» **Extract provided**:
# Local AR5 Deals



## sdw5012 (May 16, 2009)

Anyone recently gotten a good deal on a 2011 AR5? Went to my shop yesterday to get fitted and was planning to buy the 2010 leftover for a really nice deal they were having....unfortunately I was a little late and they are all sold out in my size at the felt warehouse. :mad2: Now either I buy a 2011 and spend some extra $ or just put it on hold. My shop is selling the 2011 for $2400. Anyone else have prices? I would have expected it to sell for less than that since MSRP on the website is $2499


----------



## chambers078 (Sep 24, 2010)

The '11 line just came out. I can't imagine many shops will be selling under MSRP any time soon.


----------



## sdw5012 (May 16, 2009)

chambers078 said:


> The '11 line just came out. I can't imagine many shops will be selling under MSRP any time soon.


Yea....I guess so. The next sale at my shop is not until March 1st with the zero sales tax sale with the upcoming tax season. He did mention that they may offer some type of promotion if the company lands a new international pro team.....anyone hear about this?


----------



## Lou3000 (Aug 25, 2010)

I think $100 off of a brand new 2011 with an MSRP of $2500 is pretty good. I'm surprised they gave you any sort of deal.


----------



## ETWN Stu (Feb 15, 2007)

Lou3000 said:


> I think $100 off of a brand new 2011 with an MSRP of $2500 is pretty good. I'm surprised they gave you any sort of deal.



Second that. 

You would have to be pretty tight with the owner to get much better than that atm....

But when you are serious show em the money and they will drop some more :thumbsup:


----------



## dcl10 (Jul 2, 2010)

There are 6 or 7 felt dealers around me and none of them will discount current models. So if your getting $100 off a 2011 that sounds like a pretty good deal to me.


----------



## sdw5012 (May 16, 2009)

ETWN Stu said:


> Second that.
> 
> You would have to be pretty tight with the owner to get much better than that atm....
> 
> But when you are serious show em the money and they will drop some more :thumbsup:


Well....this would have been my 3rd bike purchase from this shop within the past 6 months! ha-ha


----------



## Lou3000 (Aug 25, 2010)

» **Raw data**:
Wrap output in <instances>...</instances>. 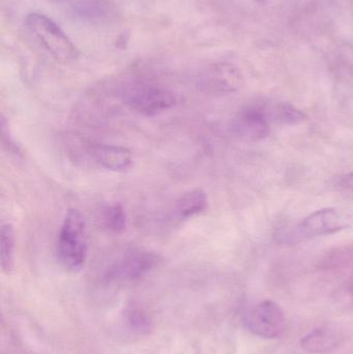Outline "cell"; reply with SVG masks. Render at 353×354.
Listing matches in <instances>:
<instances>
[{
  "instance_id": "obj_1",
  "label": "cell",
  "mask_w": 353,
  "mask_h": 354,
  "mask_svg": "<svg viewBox=\"0 0 353 354\" xmlns=\"http://www.w3.org/2000/svg\"><path fill=\"white\" fill-rule=\"evenodd\" d=\"M56 254L59 263L68 272L84 268L88 255L86 222L78 209L70 208L64 216L58 233Z\"/></svg>"
},
{
  "instance_id": "obj_2",
  "label": "cell",
  "mask_w": 353,
  "mask_h": 354,
  "mask_svg": "<svg viewBox=\"0 0 353 354\" xmlns=\"http://www.w3.org/2000/svg\"><path fill=\"white\" fill-rule=\"evenodd\" d=\"M24 24L33 37L58 62H74L79 57L78 49L72 39L49 17L32 12L25 18Z\"/></svg>"
},
{
  "instance_id": "obj_3",
  "label": "cell",
  "mask_w": 353,
  "mask_h": 354,
  "mask_svg": "<svg viewBox=\"0 0 353 354\" xmlns=\"http://www.w3.org/2000/svg\"><path fill=\"white\" fill-rule=\"evenodd\" d=\"M122 97L130 109L144 116L163 113L176 104V97L171 91L151 83L128 85L122 91Z\"/></svg>"
},
{
  "instance_id": "obj_4",
  "label": "cell",
  "mask_w": 353,
  "mask_h": 354,
  "mask_svg": "<svg viewBox=\"0 0 353 354\" xmlns=\"http://www.w3.org/2000/svg\"><path fill=\"white\" fill-rule=\"evenodd\" d=\"M161 262L159 254L149 250L133 248L120 254L108 266L105 279L110 282H133L153 272Z\"/></svg>"
},
{
  "instance_id": "obj_5",
  "label": "cell",
  "mask_w": 353,
  "mask_h": 354,
  "mask_svg": "<svg viewBox=\"0 0 353 354\" xmlns=\"http://www.w3.org/2000/svg\"><path fill=\"white\" fill-rule=\"evenodd\" d=\"M242 320L251 334L265 340H277L285 333V314L271 299L259 301L247 310Z\"/></svg>"
},
{
  "instance_id": "obj_6",
  "label": "cell",
  "mask_w": 353,
  "mask_h": 354,
  "mask_svg": "<svg viewBox=\"0 0 353 354\" xmlns=\"http://www.w3.org/2000/svg\"><path fill=\"white\" fill-rule=\"evenodd\" d=\"M81 158L104 169L120 174L128 171L134 163L130 149L103 143L82 142L79 159Z\"/></svg>"
},
{
  "instance_id": "obj_7",
  "label": "cell",
  "mask_w": 353,
  "mask_h": 354,
  "mask_svg": "<svg viewBox=\"0 0 353 354\" xmlns=\"http://www.w3.org/2000/svg\"><path fill=\"white\" fill-rule=\"evenodd\" d=\"M347 226L345 218L337 209L332 207L321 208L309 214L296 225L294 236L300 241H307L339 232L347 228Z\"/></svg>"
},
{
  "instance_id": "obj_8",
  "label": "cell",
  "mask_w": 353,
  "mask_h": 354,
  "mask_svg": "<svg viewBox=\"0 0 353 354\" xmlns=\"http://www.w3.org/2000/svg\"><path fill=\"white\" fill-rule=\"evenodd\" d=\"M244 77L238 66L220 62L207 68L200 79V86L213 95H230L242 88Z\"/></svg>"
},
{
  "instance_id": "obj_9",
  "label": "cell",
  "mask_w": 353,
  "mask_h": 354,
  "mask_svg": "<svg viewBox=\"0 0 353 354\" xmlns=\"http://www.w3.org/2000/svg\"><path fill=\"white\" fill-rule=\"evenodd\" d=\"M271 122L265 103H252L240 110L233 122L234 130L249 140L267 138L271 132Z\"/></svg>"
},
{
  "instance_id": "obj_10",
  "label": "cell",
  "mask_w": 353,
  "mask_h": 354,
  "mask_svg": "<svg viewBox=\"0 0 353 354\" xmlns=\"http://www.w3.org/2000/svg\"><path fill=\"white\" fill-rule=\"evenodd\" d=\"M68 12L83 20L106 21L115 16L114 6L108 0H57Z\"/></svg>"
},
{
  "instance_id": "obj_11",
  "label": "cell",
  "mask_w": 353,
  "mask_h": 354,
  "mask_svg": "<svg viewBox=\"0 0 353 354\" xmlns=\"http://www.w3.org/2000/svg\"><path fill=\"white\" fill-rule=\"evenodd\" d=\"M342 342V335L331 326H321L300 340L303 351L310 354H327L335 351Z\"/></svg>"
},
{
  "instance_id": "obj_12",
  "label": "cell",
  "mask_w": 353,
  "mask_h": 354,
  "mask_svg": "<svg viewBox=\"0 0 353 354\" xmlns=\"http://www.w3.org/2000/svg\"><path fill=\"white\" fill-rule=\"evenodd\" d=\"M209 207V198L201 189H191L176 201L174 214L180 221L189 220L204 212Z\"/></svg>"
},
{
  "instance_id": "obj_13",
  "label": "cell",
  "mask_w": 353,
  "mask_h": 354,
  "mask_svg": "<svg viewBox=\"0 0 353 354\" xmlns=\"http://www.w3.org/2000/svg\"><path fill=\"white\" fill-rule=\"evenodd\" d=\"M265 108L271 124L296 126L307 120V114L303 110L287 102H277L269 105L265 104Z\"/></svg>"
},
{
  "instance_id": "obj_14",
  "label": "cell",
  "mask_w": 353,
  "mask_h": 354,
  "mask_svg": "<svg viewBox=\"0 0 353 354\" xmlns=\"http://www.w3.org/2000/svg\"><path fill=\"white\" fill-rule=\"evenodd\" d=\"M99 221L106 230L113 234H120L126 230L128 216L122 204L112 203L102 208Z\"/></svg>"
},
{
  "instance_id": "obj_15",
  "label": "cell",
  "mask_w": 353,
  "mask_h": 354,
  "mask_svg": "<svg viewBox=\"0 0 353 354\" xmlns=\"http://www.w3.org/2000/svg\"><path fill=\"white\" fill-rule=\"evenodd\" d=\"M16 255V236L12 225L3 224L0 231V257L2 270L10 272L14 268Z\"/></svg>"
},
{
  "instance_id": "obj_16",
  "label": "cell",
  "mask_w": 353,
  "mask_h": 354,
  "mask_svg": "<svg viewBox=\"0 0 353 354\" xmlns=\"http://www.w3.org/2000/svg\"><path fill=\"white\" fill-rule=\"evenodd\" d=\"M1 139L2 145H3L4 149H6L8 153L16 156V157H22V149H21L20 145L17 143L16 139L14 138L12 133H10L8 120H6L4 116L1 118Z\"/></svg>"
},
{
  "instance_id": "obj_17",
  "label": "cell",
  "mask_w": 353,
  "mask_h": 354,
  "mask_svg": "<svg viewBox=\"0 0 353 354\" xmlns=\"http://www.w3.org/2000/svg\"><path fill=\"white\" fill-rule=\"evenodd\" d=\"M128 322L133 328L138 330H145L149 328V322L147 320L146 316L138 309L131 310L128 313Z\"/></svg>"
},
{
  "instance_id": "obj_18",
  "label": "cell",
  "mask_w": 353,
  "mask_h": 354,
  "mask_svg": "<svg viewBox=\"0 0 353 354\" xmlns=\"http://www.w3.org/2000/svg\"><path fill=\"white\" fill-rule=\"evenodd\" d=\"M336 187L344 191L353 192V171L338 177Z\"/></svg>"
},
{
  "instance_id": "obj_19",
  "label": "cell",
  "mask_w": 353,
  "mask_h": 354,
  "mask_svg": "<svg viewBox=\"0 0 353 354\" xmlns=\"http://www.w3.org/2000/svg\"><path fill=\"white\" fill-rule=\"evenodd\" d=\"M350 293H352V295H353V280L352 281V283H350Z\"/></svg>"
},
{
  "instance_id": "obj_20",
  "label": "cell",
  "mask_w": 353,
  "mask_h": 354,
  "mask_svg": "<svg viewBox=\"0 0 353 354\" xmlns=\"http://www.w3.org/2000/svg\"><path fill=\"white\" fill-rule=\"evenodd\" d=\"M257 1L263 2V1H265V0H257Z\"/></svg>"
}]
</instances>
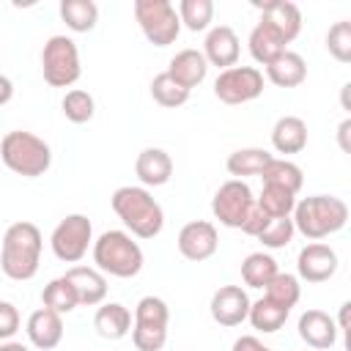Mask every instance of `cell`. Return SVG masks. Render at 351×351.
<instances>
[{
  "label": "cell",
  "mask_w": 351,
  "mask_h": 351,
  "mask_svg": "<svg viewBox=\"0 0 351 351\" xmlns=\"http://www.w3.org/2000/svg\"><path fill=\"white\" fill-rule=\"evenodd\" d=\"M41 247H44V239H41L38 225H33L27 219L8 225L3 233V244H0L3 274L16 282L33 280L38 271V263H41Z\"/></svg>",
  "instance_id": "cell-1"
},
{
  "label": "cell",
  "mask_w": 351,
  "mask_h": 351,
  "mask_svg": "<svg viewBox=\"0 0 351 351\" xmlns=\"http://www.w3.org/2000/svg\"><path fill=\"white\" fill-rule=\"evenodd\" d=\"M112 211L134 239H154L165 228V211L145 186H118L110 197Z\"/></svg>",
  "instance_id": "cell-2"
},
{
  "label": "cell",
  "mask_w": 351,
  "mask_h": 351,
  "mask_svg": "<svg viewBox=\"0 0 351 351\" xmlns=\"http://www.w3.org/2000/svg\"><path fill=\"white\" fill-rule=\"evenodd\" d=\"M291 219H293V228L304 239L321 241L346 228L348 206H346V200H340L335 195H310L304 200H296Z\"/></svg>",
  "instance_id": "cell-3"
},
{
  "label": "cell",
  "mask_w": 351,
  "mask_h": 351,
  "mask_svg": "<svg viewBox=\"0 0 351 351\" xmlns=\"http://www.w3.org/2000/svg\"><path fill=\"white\" fill-rule=\"evenodd\" d=\"M90 252H93V263L101 274L121 277V280L137 277L143 271V263H145L143 247L126 230H104L93 241Z\"/></svg>",
  "instance_id": "cell-4"
},
{
  "label": "cell",
  "mask_w": 351,
  "mask_h": 351,
  "mask_svg": "<svg viewBox=\"0 0 351 351\" xmlns=\"http://www.w3.org/2000/svg\"><path fill=\"white\" fill-rule=\"evenodd\" d=\"M0 162L22 178H38L52 165V148L38 134L14 129L0 140Z\"/></svg>",
  "instance_id": "cell-5"
},
{
  "label": "cell",
  "mask_w": 351,
  "mask_h": 351,
  "mask_svg": "<svg viewBox=\"0 0 351 351\" xmlns=\"http://www.w3.org/2000/svg\"><path fill=\"white\" fill-rule=\"evenodd\" d=\"M170 307L159 296H143L132 318V343L137 351H162L167 343Z\"/></svg>",
  "instance_id": "cell-6"
},
{
  "label": "cell",
  "mask_w": 351,
  "mask_h": 351,
  "mask_svg": "<svg viewBox=\"0 0 351 351\" xmlns=\"http://www.w3.org/2000/svg\"><path fill=\"white\" fill-rule=\"evenodd\" d=\"M41 74L52 88H71L82 74L77 41L69 36H49L41 49Z\"/></svg>",
  "instance_id": "cell-7"
},
{
  "label": "cell",
  "mask_w": 351,
  "mask_h": 351,
  "mask_svg": "<svg viewBox=\"0 0 351 351\" xmlns=\"http://www.w3.org/2000/svg\"><path fill=\"white\" fill-rule=\"evenodd\" d=\"M134 19L154 47H167L181 33V22L170 0H134Z\"/></svg>",
  "instance_id": "cell-8"
},
{
  "label": "cell",
  "mask_w": 351,
  "mask_h": 351,
  "mask_svg": "<svg viewBox=\"0 0 351 351\" xmlns=\"http://www.w3.org/2000/svg\"><path fill=\"white\" fill-rule=\"evenodd\" d=\"M49 247L55 252L58 261L63 263H77L88 255V247H93V225L85 214H66L52 236H49Z\"/></svg>",
  "instance_id": "cell-9"
},
{
  "label": "cell",
  "mask_w": 351,
  "mask_h": 351,
  "mask_svg": "<svg viewBox=\"0 0 351 351\" xmlns=\"http://www.w3.org/2000/svg\"><path fill=\"white\" fill-rule=\"evenodd\" d=\"M263 93V71L255 66H230L217 74L214 96L225 104H247Z\"/></svg>",
  "instance_id": "cell-10"
},
{
  "label": "cell",
  "mask_w": 351,
  "mask_h": 351,
  "mask_svg": "<svg viewBox=\"0 0 351 351\" xmlns=\"http://www.w3.org/2000/svg\"><path fill=\"white\" fill-rule=\"evenodd\" d=\"M252 206H255L252 189L244 181H239V178L225 181L214 192V197H211V214H214V219H219V225L236 228V230H241V225H244L247 214L252 211Z\"/></svg>",
  "instance_id": "cell-11"
},
{
  "label": "cell",
  "mask_w": 351,
  "mask_h": 351,
  "mask_svg": "<svg viewBox=\"0 0 351 351\" xmlns=\"http://www.w3.org/2000/svg\"><path fill=\"white\" fill-rule=\"evenodd\" d=\"M176 247L178 252L192 261V263H200V261H208L217 247H219V233L214 228V222L208 219H192L186 222L181 230H178V239H176Z\"/></svg>",
  "instance_id": "cell-12"
},
{
  "label": "cell",
  "mask_w": 351,
  "mask_h": 351,
  "mask_svg": "<svg viewBox=\"0 0 351 351\" xmlns=\"http://www.w3.org/2000/svg\"><path fill=\"white\" fill-rule=\"evenodd\" d=\"M296 271H299V280H304V282H326L337 271V252L329 244L313 241L299 250Z\"/></svg>",
  "instance_id": "cell-13"
},
{
  "label": "cell",
  "mask_w": 351,
  "mask_h": 351,
  "mask_svg": "<svg viewBox=\"0 0 351 351\" xmlns=\"http://www.w3.org/2000/svg\"><path fill=\"white\" fill-rule=\"evenodd\" d=\"M203 58L208 66H217V69H230L236 66L239 55H241V41L236 36V30L230 25H214L208 33H206V41H203Z\"/></svg>",
  "instance_id": "cell-14"
},
{
  "label": "cell",
  "mask_w": 351,
  "mask_h": 351,
  "mask_svg": "<svg viewBox=\"0 0 351 351\" xmlns=\"http://www.w3.org/2000/svg\"><path fill=\"white\" fill-rule=\"evenodd\" d=\"M211 318L219 326H239L241 321H247L250 313V296L241 285H219L211 296Z\"/></svg>",
  "instance_id": "cell-15"
},
{
  "label": "cell",
  "mask_w": 351,
  "mask_h": 351,
  "mask_svg": "<svg viewBox=\"0 0 351 351\" xmlns=\"http://www.w3.org/2000/svg\"><path fill=\"white\" fill-rule=\"evenodd\" d=\"M252 5L261 11V22L274 27L285 44H291L302 33V11L296 3H291V0H266V3L252 0Z\"/></svg>",
  "instance_id": "cell-16"
},
{
  "label": "cell",
  "mask_w": 351,
  "mask_h": 351,
  "mask_svg": "<svg viewBox=\"0 0 351 351\" xmlns=\"http://www.w3.org/2000/svg\"><path fill=\"white\" fill-rule=\"evenodd\" d=\"M296 329H299V337L310 348H315V351H326V348H332L337 343V324L324 310H315V307L313 310H304L299 315Z\"/></svg>",
  "instance_id": "cell-17"
},
{
  "label": "cell",
  "mask_w": 351,
  "mask_h": 351,
  "mask_svg": "<svg viewBox=\"0 0 351 351\" xmlns=\"http://www.w3.org/2000/svg\"><path fill=\"white\" fill-rule=\"evenodd\" d=\"M25 332H27L30 346H36L38 351H52L63 340V315H58L49 307H38L30 313Z\"/></svg>",
  "instance_id": "cell-18"
},
{
  "label": "cell",
  "mask_w": 351,
  "mask_h": 351,
  "mask_svg": "<svg viewBox=\"0 0 351 351\" xmlns=\"http://www.w3.org/2000/svg\"><path fill=\"white\" fill-rule=\"evenodd\" d=\"M66 280L74 285L77 302L82 307H96L107 299V277L96 266H71L66 269Z\"/></svg>",
  "instance_id": "cell-19"
},
{
  "label": "cell",
  "mask_w": 351,
  "mask_h": 351,
  "mask_svg": "<svg viewBox=\"0 0 351 351\" xmlns=\"http://www.w3.org/2000/svg\"><path fill=\"white\" fill-rule=\"evenodd\" d=\"M134 173L143 186H165L173 176V159L165 148H143L134 159Z\"/></svg>",
  "instance_id": "cell-20"
},
{
  "label": "cell",
  "mask_w": 351,
  "mask_h": 351,
  "mask_svg": "<svg viewBox=\"0 0 351 351\" xmlns=\"http://www.w3.org/2000/svg\"><path fill=\"white\" fill-rule=\"evenodd\" d=\"M167 74H170L178 85H184L186 90H192V88H197V85L206 80L208 63H206V58H203L200 49L186 47V49H181V52H176V55L170 58Z\"/></svg>",
  "instance_id": "cell-21"
},
{
  "label": "cell",
  "mask_w": 351,
  "mask_h": 351,
  "mask_svg": "<svg viewBox=\"0 0 351 351\" xmlns=\"http://www.w3.org/2000/svg\"><path fill=\"white\" fill-rule=\"evenodd\" d=\"M271 145L277 154H299L307 148V123L299 115H282L271 126Z\"/></svg>",
  "instance_id": "cell-22"
},
{
  "label": "cell",
  "mask_w": 351,
  "mask_h": 351,
  "mask_svg": "<svg viewBox=\"0 0 351 351\" xmlns=\"http://www.w3.org/2000/svg\"><path fill=\"white\" fill-rule=\"evenodd\" d=\"M93 329L104 340H121L132 332V313L121 302H101L93 315Z\"/></svg>",
  "instance_id": "cell-23"
},
{
  "label": "cell",
  "mask_w": 351,
  "mask_h": 351,
  "mask_svg": "<svg viewBox=\"0 0 351 351\" xmlns=\"http://www.w3.org/2000/svg\"><path fill=\"white\" fill-rule=\"evenodd\" d=\"M266 80L277 88H296L307 80V63L299 52L293 49H285L280 58H274L269 66H266Z\"/></svg>",
  "instance_id": "cell-24"
},
{
  "label": "cell",
  "mask_w": 351,
  "mask_h": 351,
  "mask_svg": "<svg viewBox=\"0 0 351 351\" xmlns=\"http://www.w3.org/2000/svg\"><path fill=\"white\" fill-rule=\"evenodd\" d=\"M247 47H250L252 60L261 63V66H269L274 58H280V55L288 49L285 41H282V36H280L274 27H269L266 22H261V19H258V25L250 30Z\"/></svg>",
  "instance_id": "cell-25"
},
{
  "label": "cell",
  "mask_w": 351,
  "mask_h": 351,
  "mask_svg": "<svg viewBox=\"0 0 351 351\" xmlns=\"http://www.w3.org/2000/svg\"><path fill=\"white\" fill-rule=\"evenodd\" d=\"M58 14L74 33H88L99 22V5L93 0H60Z\"/></svg>",
  "instance_id": "cell-26"
},
{
  "label": "cell",
  "mask_w": 351,
  "mask_h": 351,
  "mask_svg": "<svg viewBox=\"0 0 351 351\" xmlns=\"http://www.w3.org/2000/svg\"><path fill=\"white\" fill-rule=\"evenodd\" d=\"M271 156H274V154H269L266 148H239V151H233V154L228 156L225 167H228V173H230L233 178L244 181L247 176H261L263 167L271 162Z\"/></svg>",
  "instance_id": "cell-27"
},
{
  "label": "cell",
  "mask_w": 351,
  "mask_h": 351,
  "mask_svg": "<svg viewBox=\"0 0 351 351\" xmlns=\"http://www.w3.org/2000/svg\"><path fill=\"white\" fill-rule=\"evenodd\" d=\"M288 315H291V310H285V307H280V304H274L271 299L263 296L258 302H250L247 321L252 324V329H258L263 335H271V332H277V329L285 326Z\"/></svg>",
  "instance_id": "cell-28"
},
{
  "label": "cell",
  "mask_w": 351,
  "mask_h": 351,
  "mask_svg": "<svg viewBox=\"0 0 351 351\" xmlns=\"http://www.w3.org/2000/svg\"><path fill=\"white\" fill-rule=\"evenodd\" d=\"M263 184H274V186H282L293 195H299L302 184H304V176H302V167L291 159H280V156H271V162L263 167L261 173Z\"/></svg>",
  "instance_id": "cell-29"
},
{
  "label": "cell",
  "mask_w": 351,
  "mask_h": 351,
  "mask_svg": "<svg viewBox=\"0 0 351 351\" xmlns=\"http://www.w3.org/2000/svg\"><path fill=\"white\" fill-rule=\"evenodd\" d=\"M277 261L269 252H250L241 261V280L250 288H266L277 274Z\"/></svg>",
  "instance_id": "cell-30"
},
{
  "label": "cell",
  "mask_w": 351,
  "mask_h": 351,
  "mask_svg": "<svg viewBox=\"0 0 351 351\" xmlns=\"http://www.w3.org/2000/svg\"><path fill=\"white\" fill-rule=\"evenodd\" d=\"M41 307H49L58 315H66V313H71V310L80 307L77 293H74V285L66 280V274H60V277H55V280H49L44 285V291H41Z\"/></svg>",
  "instance_id": "cell-31"
},
{
  "label": "cell",
  "mask_w": 351,
  "mask_h": 351,
  "mask_svg": "<svg viewBox=\"0 0 351 351\" xmlns=\"http://www.w3.org/2000/svg\"><path fill=\"white\" fill-rule=\"evenodd\" d=\"M255 206L266 214V217H291L293 214V206H296V195L282 189V186H274V184H263L261 195L255 197Z\"/></svg>",
  "instance_id": "cell-32"
},
{
  "label": "cell",
  "mask_w": 351,
  "mask_h": 351,
  "mask_svg": "<svg viewBox=\"0 0 351 351\" xmlns=\"http://www.w3.org/2000/svg\"><path fill=\"white\" fill-rule=\"evenodd\" d=\"M151 99H154L159 107L176 110V107L186 104L189 90H186L184 85H178L167 71H162V74H156V77L151 80Z\"/></svg>",
  "instance_id": "cell-33"
},
{
  "label": "cell",
  "mask_w": 351,
  "mask_h": 351,
  "mask_svg": "<svg viewBox=\"0 0 351 351\" xmlns=\"http://www.w3.org/2000/svg\"><path fill=\"white\" fill-rule=\"evenodd\" d=\"M176 14L186 30H192V33L208 30V25L214 19V3L211 0H181Z\"/></svg>",
  "instance_id": "cell-34"
},
{
  "label": "cell",
  "mask_w": 351,
  "mask_h": 351,
  "mask_svg": "<svg viewBox=\"0 0 351 351\" xmlns=\"http://www.w3.org/2000/svg\"><path fill=\"white\" fill-rule=\"evenodd\" d=\"M263 296H266V299H271L274 304H280V307L291 310V307L299 302V296H302L299 277H296V274H288V271H277V274H274V280L266 285V293H263Z\"/></svg>",
  "instance_id": "cell-35"
},
{
  "label": "cell",
  "mask_w": 351,
  "mask_h": 351,
  "mask_svg": "<svg viewBox=\"0 0 351 351\" xmlns=\"http://www.w3.org/2000/svg\"><path fill=\"white\" fill-rule=\"evenodd\" d=\"M60 110H63L66 121H71V123H88L93 118V112H96V101H93V96L88 90L71 88V90H66V96L60 101Z\"/></svg>",
  "instance_id": "cell-36"
},
{
  "label": "cell",
  "mask_w": 351,
  "mask_h": 351,
  "mask_svg": "<svg viewBox=\"0 0 351 351\" xmlns=\"http://www.w3.org/2000/svg\"><path fill=\"white\" fill-rule=\"evenodd\" d=\"M293 233H296V228H293V219L291 217H274V219L266 222V228L255 239L263 247H269V250H280V247H288L291 244Z\"/></svg>",
  "instance_id": "cell-37"
},
{
  "label": "cell",
  "mask_w": 351,
  "mask_h": 351,
  "mask_svg": "<svg viewBox=\"0 0 351 351\" xmlns=\"http://www.w3.org/2000/svg\"><path fill=\"white\" fill-rule=\"evenodd\" d=\"M326 49L337 63L351 60V22L340 19L326 30Z\"/></svg>",
  "instance_id": "cell-38"
},
{
  "label": "cell",
  "mask_w": 351,
  "mask_h": 351,
  "mask_svg": "<svg viewBox=\"0 0 351 351\" xmlns=\"http://www.w3.org/2000/svg\"><path fill=\"white\" fill-rule=\"evenodd\" d=\"M16 332H19V310L11 302L0 299V343L11 340Z\"/></svg>",
  "instance_id": "cell-39"
},
{
  "label": "cell",
  "mask_w": 351,
  "mask_h": 351,
  "mask_svg": "<svg viewBox=\"0 0 351 351\" xmlns=\"http://www.w3.org/2000/svg\"><path fill=\"white\" fill-rule=\"evenodd\" d=\"M269 219H271V217H266L258 206H252V211L247 214V219H244V225H241V233H247V236H258V233L266 228Z\"/></svg>",
  "instance_id": "cell-40"
},
{
  "label": "cell",
  "mask_w": 351,
  "mask_h": 351,
  "mask_svg": "<svg viewBox=\"0 0 351 351\" xmlns=\"http://www.w3.org/2000/svg\"><path fill=\"white\" fill-rule=\"evenodd\" d=\"M233 351H271L269 346H263V340H258L255 335H241L233 343Z\"/></svg>",
  "instance_id": "cell-41"
},
{
  "label": "cell",
  "mask_w": 351,
  "mask_h": 351,
  "mask_svg": "<svg viewBox=\"0 0 351 351\" xmlns=\"http://www.w3.org/2000/svg\"><path fill=\"white\" fill-rule=\"evenodd\" d=\"M11 99H14V82H11V77L0 74V107H5Z\"/></svg>",
  "instance_id": "cell-42"
},
{
  "label": "cell",
  "mask_w": 351,
  "mask_h": 351,
  "mask_svg": "<svg viewBox=\"0 0 351 351\" xmlns=\"http://www.w3.org/2000/svg\"><path fill=\"white\" fill-rule=\"evenodd\" d=\"M348 132H351V118H346L340 126H337V140H340V148L346 154H351V143H348Z\"/></svg>",
  "instance_id": "cell-43"
},
{
  "label": "cell",
  "mask_w": 351,
  "mask_h": 351,
  "mask_svg": "<svg viewBox=\"0 0 351 351\" xmlns=\"http://www.w3.org/2000/svg\"><path fill=\"white\" fill-rule=\"evenodd\" d=\"M0 351H30L25 343H16V340H5L0 343Z\"/></svg>",
  "instance_id": "cell-44"
}]
</instances>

» **What to do**:
a: Transcribe the text of the AR5 deals thread word for word, starting with "Anyone recently gotten" and going on through "(Sep 24, 2010)".
b: Write the next part of the forum thread on local AR5 deals, picking up after its final line.

» **Answers to the tasks**:
a:
Anyone recently gotten a good deal on a 2011 AR5? Went to my shop yesterday to get fitted and was planning to buy the 2010 leftover for a really nice deal they were having....unfortunately I was a little late and they are all sold out in my size at the felt warehouse. :mad2: Now either I buy a 2011 and spend some extra $ or just put it on hold. My shop is selling the 2011 for $2400. Anyone else have prices? I would have expected it to sell for less than that since MSRP on the website is $2499


----------



## chambers078 (Sep 24, 2010)

b:
Yeah, I've bought a few bikes from the same shop recently and I still didn't get a discount.


----------



## ETWN Stu (Feb 15, 2007)

dcl10 said:


> There are 6 or 7 felt dealers around me and none of them will discount current models. So if your getting $100 off a 2011 that sounds like a pretty good deal to me.



Shop kit or other stuff might land you a bigger saving all at once as they will discount as a total price. When my partner got her F3sl with all the gear like Garmin,pedals,lights and kit
it came very close to internet prices but with no international credit card fees/delivery or Australian GST...so this might help with the bigger picture stuff.


----------



## sdw5012 (May 16, 2009)

*Aero clip ons for AR5*

Because of the design of the AR frame I'm sure many of you use the bike that same way I intend to, as a daily rider and to compete in tri's. I'm looking for some clip on aero bars and I found some really good deals on a couple carbon sets.....but how exactly do you figure out which length you need? I've never had a set before so I'm new to the concept.


----------



## Lou3000 (Aug 25, 2010)

How long are the tris you are planning on doing?


----------



## sdw5012 (May 16, 2009)

Lou3000 said:


> How long are the tris you are planning on doing?


Just sprint and olympic distances at this point. May try and work myself up to something longer in the future.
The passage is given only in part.